In normal times, that wouldn’t necessarily be a big deal. New presidents come in and shape their OSTPs as they see fit. Trump brought in a new director of the OSTP — the same one he installed there during his first term, if somewhat unofficially — to replace Biden’s on Inauguration Day. But the Trump administration, following the instructions laid out in Project 2025 along with Trump’s own general ideological zeal against climate action, appears to have already begun purging climate workers and projects.

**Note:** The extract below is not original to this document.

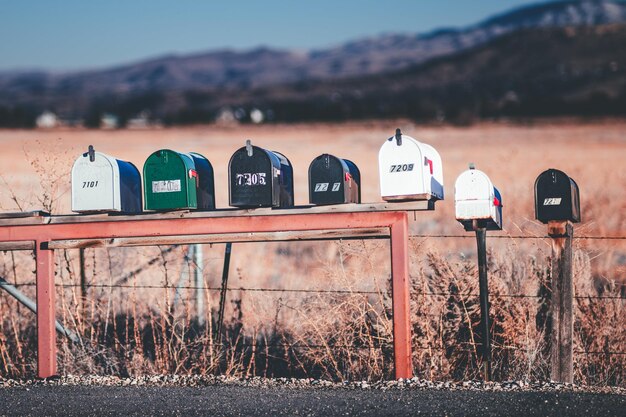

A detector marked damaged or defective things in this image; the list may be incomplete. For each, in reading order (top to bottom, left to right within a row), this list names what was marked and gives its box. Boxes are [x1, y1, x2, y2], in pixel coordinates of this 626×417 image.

rusty metal rack [0, 200, 432, 378]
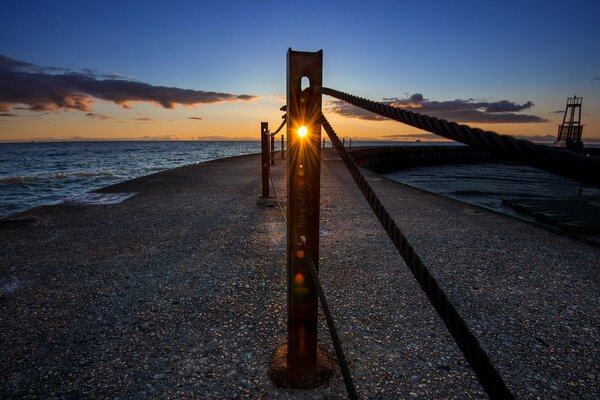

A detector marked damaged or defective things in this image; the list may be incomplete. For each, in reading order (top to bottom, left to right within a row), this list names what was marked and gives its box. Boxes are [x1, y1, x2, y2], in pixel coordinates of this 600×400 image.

rusty metal post [288, 47, 324, 372]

Notably, I reported, the USGCRP is responsible for organizing much of the work the US does as part of its responsibilities with the Intergovernmental Panel on Climate Change. This UN-created body releases a major report every five to seven years summarizing the latest research on how human activities are warming the planet and altering the climate. Nearly all nations in the world participate. But the transition from Biden to Trump set the stage for an unusually disruptive change for the next IPCC report:
The last time the IPCC released a major report was from 2021 to 2023. The next one will be released toward the end of Trump’s second term ... Under Biden, according to sources who participated in the creation of the last IPCC report, US delegates successfully lobbied for a greater role in the new report due out in 2028/2029. The goal was to send a message that US climate leadership was back after a Trump hiatus.
The Chief Scientist at NASA, Katherine Calvin, is leading the IPCC working group focused on mitigating greenhouse gas emissions that are heating the atmosphere. The USGCRP is managing logistics for Calvin and other members of the US delegation at the IPCC and is also contracting out the actual production of the third part of the report to the NOAA Assessment Technical Support Unit, which is composed of a team at North Carolina State University.
The day after Splinter published my story, NASA issued a Termination Order for the USGCRP to end its IPCC Technical Support Unit, according to an official email sent to me from the USGCRP office. The USGCRP's Technical Support Unit, including the work contracted out to the NOAA Assessment Technical Support Unit, was contributing to the IPCC's Working Group III, which is specifically focusing on limiting greenhouse gas emissions and thereby mitigating the worst effects of climate change.
It's not clear if the Technical Support Unit was terminated because it focused on climate, or as part of a general cost cutting effort across the government, or both. The USGCRP didn't respond to my request for comment. I also have questions out to NASA, and an interview request out to NASA Chief Scientist Katherine Calvin, who was chairing Working Group III.
Outwardly, the IPCC hasn't commented about the US ending its work on the report. The end of the Technical Support Unit doesn't mean that the US has completely abandoned the IPCC. There are 18 Americans still recognized as experts and IPCC Bureau Members for the next assessment.
But several of my sources involved in the creation of the next assessment are worried that these moves by the US are undermining the world's eminent scientific and diplomatic process for communicating the risks and realities of climate change. Other nations will have to step in to do the work the US had agreed to do.
It's also disastrous for US leadership on studying climate change. Never has a country been so involved in the IPCC process only to abruptly abandon the effort. It's an even more jarring change considering how the US helped pioneer the study of Earth Sciences. From my Splinter article:
It’s difficult to overstate just how fundamental the federal shift toward explicit, proactive climate denial is in the recent history of Earth science. In the 1980s and 1990s, the US was at the forefront of bringing together scientists from across the world to build the very first models mimicking how the climate operates at a global scale. Data about the atmosphere, the oceans and more collected by nations in Europe, as well as countries like Japan and Argentina, helped us answer whether global climate changes were part of natural variability or a result of human activity. The USGCRP made much of this early coordination possible.
In the coming months I plan to follow this story and continue assessing the impacts the US's political descent on the climate crisis.